The question “Where is my flying car?,” Wikipedia tells us, “is emblematic of the supposed failure of modern technology to match futuristic visions that were promoted in earlier decades”. Flying cars have become a symbol of mismatch: the future as imagined in the first half the 20th century seemed a lot brighter than the present we’re living in now.

An exploration of the technical limitations of building flying cars evolves into an examination of the global economic and scientific stagnation that started in the 1970s.

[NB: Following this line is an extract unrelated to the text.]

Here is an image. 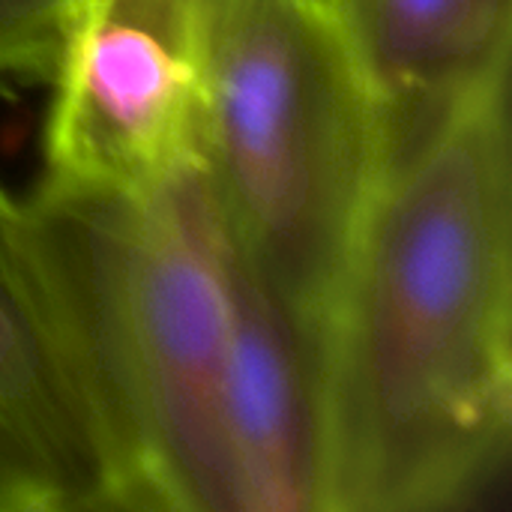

See: Overton Window, The Machiavelli Effect, Energy Maximalism

On nanotechnology

  • The original concept of a telemanipulator, often termed a “waldo”, is a robot arm but instead of being programmed, it is operated via remote control by a human operator. The goal was to produce a series of ever smaller waldoes to operate on individual nerve cells:
    • “Neither eletromagnetic instruments nor neural surgery was refined enough to do accurate work on the levels he wished to investigate. But he had waldoes. The smallest waldoes he had used up to this time were approximately half an inch across their palms — with micro scanners to match, of course. They were much too gross for his purpose… He used the waldoes to create tinier ones… his final team of waldoes used for nerve and brain surgery varied in succeeding stages from mechanical hands nearly life size down to these fairy digits which could manipulate things much too small for the eye to see. They were mounted in bank to work in the same locus. Waldo controlled them all from the same primaries; he could switch from one size to another without removing his gauntlets. The same change in circuits which brought another size of waldoes under control automatically accomplished the change in sweep of scanning to increase or decrease the magnification so that Waldo always saw before him in his stereo receiver a ‘life size’ image of his other hands”

On policy

  • On public vs private development
    • It was not just the opinion of a few futurists such as Robert Prehoda, but the firm consensus of the entire economic and scientific establishment, that more federal money for scientific research could only help economic growth. Yet the evidence simply does not support the conclusion.
    • The great innovations that made the major quality-of-life improvements came largely before 1960: refrigerators, freezers, vacuum cleaners, gas and electric stoves, and washing machines; indoor plumbing, detergent and deodorants; electric lights; cars, trucks, and buses; tractors and combined; fertilizer; air travel and containerized freight; the vacuum tube and the transistor; the telegraph, telephone, phonograph, movies, radio, and television — and they were all developed privately
    • A survey and analysis performed by the Organization for Economic Cooperation and Development in 2005 found, to the researchers’ surprise, that although private R&D had a positive 0.26 correlation with economic growth, government-funded R&D had a negative 0.37 correlation
  • ”There is a pattern that we see recurring throughout history, when a successful empire expands its borders so far that it becomes the biggest kid on the block. When survival is no longer at stake, selfish elites and other special interest groups capture the politic agenda, The spirit that ‘we are all the in the same boat’ disappears and is replaced by a ‘winner take all’ mentality”
  • Regulation
    • ”Over the long run, unchecked regulation destroyed the learning curve, prevents innovation, protects and preserved inefficiency, and makes progress run backward.”

On failure modes

  • Failure of Nerve:
    • Applies when the facts are known: The science is there, the engineering understood, the pathway clear, and only the details remain to be worked out.
  • Failure of the Imagination
    • Occurs when the result is far enough out of the common-sense experience, outside the Overton Window, the mind balks and fails to see it for what it could be
    • ”One obvious reason is that science fiction needs to provide characters with whom the reader can identify, and this gets harder to do as characters become less human.”